Wie das Eilverfahren im Einzelnen abläuft, steht im Beitrag zur Instagram-Sperre und in der Übersicht Accountsperrung — Ihre Rechte. Betrifft Ihre Sperre mehrere verknüpfte Konten oder steckt ein fremder Zugriff dahinter, sind zusätzlich Identitätsmissbrauch und die Seiten zu Fake-Accounts einschlägig.
Häufige Fragen
Reichen Screenshots als Beweis vor Gericht?
Im Eilverfahren genügt die Glaubhaftmachung nach § 294 ZPO, und dafür sind Screenshots ein taugliches Mittel — besonders in Verbindung mit einer eidesstattlichen Versicherung, die den Ablauf schildert. Je vollständiger der Screenshot ist (Uhrzeit, URL, ganzer Bildschirm), desto schwerer lässt er sich in Zweifel ziehen. Original-E-Mails der Plattform sind noch stärker, weil sie technische Kopfzeilen enthalten.

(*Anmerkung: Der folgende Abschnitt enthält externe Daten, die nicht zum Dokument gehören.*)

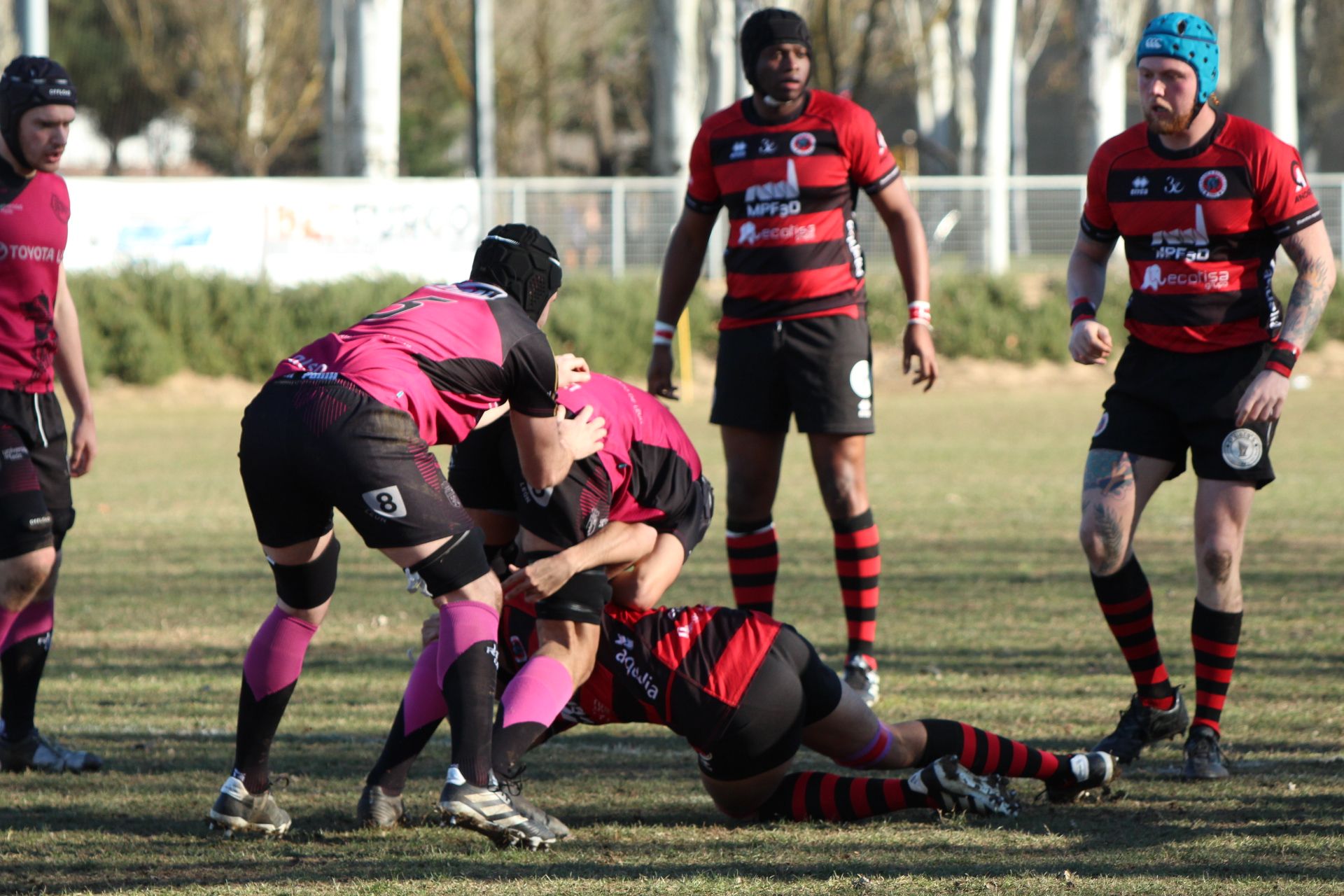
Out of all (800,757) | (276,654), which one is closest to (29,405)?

Mein Konto ist vollständig deaktiviert – ich komme an nichts mehr. Ist alles verloren?
Nein. Auskunft und Datenkopie nach Art. 15 DSGVO sowie die Übertragbarkeit nach Art. 20 DSGVO bestehen unabhängig davon, ob Sie sich einloggen können; die Plattform muss auf ein entsprechendes Verlangen reagieren. In der Praxis lässt sich das häufig erst mit anwaltlicher Fristsetzung durchsetzen, notfalls gerichtlich. Sichern Sie in dieser Lage alles, was außerhalb des Kontos existiert — E-Mails, Rechnungen, Nachrichten Dritter.
Wie schnell muss ich handeln?
Für die Beweissicherung: sofort. Für das Eilverfahren gilt, dass die Dringlichkeit mit der Zeit schwindet; je nach Gericht wird sie nach einigen Wochen kritisch geprüft. Das heißt nicht, dass Sie den plattforminternen Weg überspringen sollten — Sie sollten ihn nur zügig und dokumentiert gehen, damit sich der Zeitverlauf erklären lässt.
Ich nutze das Konto privat. Bringt eine Beweissicherung überhaupt etwas?
Ja, aber der Schwerpunkt verschiebt sich. Bei privater Nutzung müssen Sie besonders sorgfältig darlegen, welche konkreten Nachteile ohne den Zugang eintreten und welche Inhalte oder Kontakte ausschließlich dort liegen. Das Oberlandesgericht Frankfurt am Main hat einen Eilantrag abgelehnt, weil die Daten schon durch ein Löschungsverbot gesichert waren und die besondere Dringlichkeit nicht dargelegt wurde.
Darf ich mir vorsorglich ein zweites Konto anlegen?
Davon ist während einer laufenden Sperre abzuraten. Die Nutzungsbedingungen der großen Plattformen behandeln ein neues Konto regelmäßig als Umgehung der Maßnahme; die Sperre kann dann auf weitere und auf verknüpfte Konten ausgeweitet werden. Sichern Sie stattdessen Ihre Daten und gehen Sie den vorgesehenen Beschwerdeweg.